In either case, I wonder if they didn’t choose the word “parliament” because they didn’t want it to sound like a real parliament, given the powers of the Emperor and in the case of Westerners perhaps their unwillingness to accept that an Asian country could run a real democracy.

Why do Japanese farmers have so much electoral power?

Believe it or not, it’s the Americans’ fault again:

“disparities in Japan’s election system have long favored conservative rural districts over urban ones by giving them a disproportinately large number of representatives in the Diet, Japan’s Parliament. Those inequalities… date from U.S. occupation policies after World War II aimed at turning farmers into a powerful anti-Communist voting bloc”

From this weekend’s International Herald Tribune

Why did the Tokugawa Japanese trade with the Chinese through the Dutch?

This interesting little nugget was also in the episode of the Radio 4 programme In Our Time that I mentioned in the last post. Apparently, the Chinese refused to trade directly without the Japanese taking on their previous tributary position of being (theoretical) vassals.

Why sakoku?

Despite one incredibly waffly professor, I learnt quite a lot from this BBC radio programme on the policy of closing Japan to (most) foreign contacts in the Edo period. One thing that it wasn’t such an unusual policy because the Chinese had attempted to do the same more than once before. They also mentioned that because Japan was self-sufficient most imports were fripperies, something frowned on in zen-inspired samurai bushido culture. The main reason, however, seems to be that unrestricted trade would have enriched the rather independent-minded Kyushu daimyo lords.

Why “university potato” (daigaku imo)?

It’s long struck me as an odd name, and finally got round to looking at the daigaku imo Wikipedia page. Alternative explanations given are:

– In the Taisho period university students in the Kanda area of Tokyo liked eating it

– In early Showa period Tokyo University students made and sold it to help support themselves

– There was a popular shop for this dish in front of the main gate of Tokyo University


Why did the Japanese go to Brazil?

… home of the largest population of Japanese outside Japan.

The main answer is that unlike most other places, the Brazilians let the Japanese in:

“At first, Brazilian farmers used African slave labour in the coffee plantations, but in 1850, the slave traffic was abolished in Brazil. To solve the labour shortage, the Brazilian elite decided to attract European immigrants to work in the coffee plantations. The government and farmers offered to pay European immigrants’ passage. The plan encouraged millions of Europeans, most of them Italians, to migrate to Brazil. However, once in Brazil, the immigrants received very low salaries and worked in poor conditions, similar to the conditions faced by the black slaves: long working hours and frequent ill-treatment by their bosses. Because of this, in 1902, Italy enacted Decree Prinetti, prohibiting subsidized immigration to Brazil.

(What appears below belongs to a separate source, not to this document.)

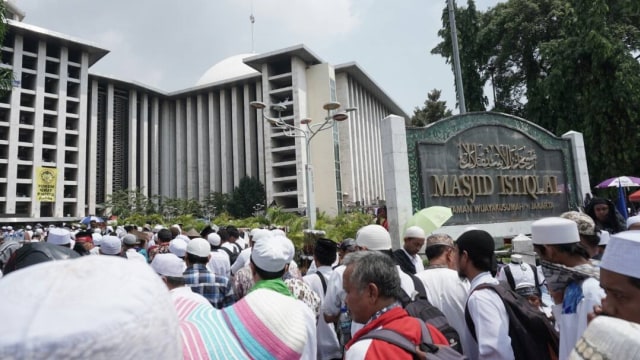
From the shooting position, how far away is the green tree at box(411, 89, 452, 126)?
102 feet

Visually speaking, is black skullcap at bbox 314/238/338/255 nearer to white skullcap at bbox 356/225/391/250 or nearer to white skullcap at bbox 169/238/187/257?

The end of feudalism in Japan generated great poverty in the rural population, so many Japanese began to emigrate in search of better living conditions. In 1907, the Brazilian and the Japanese governments signed a treaty permitting Japanese migration to Brazil.

Japanese immigrants began arriving in 1908, as a result of the decrease in the Italian immigration to Brazil and a new labour shortage on the coffee plantations.

In the 1930s Japanese industrialisation had significantly boosted the population. However prospects for Japanese people to immigrate to other countries were limited. The US had banned non-white immigration, on the basis that they would not integrate into society; these laws were specifically targeting the Japanese. At the same time in Australia the White Australia Policy prevented the immigration of non-whites to Australia.”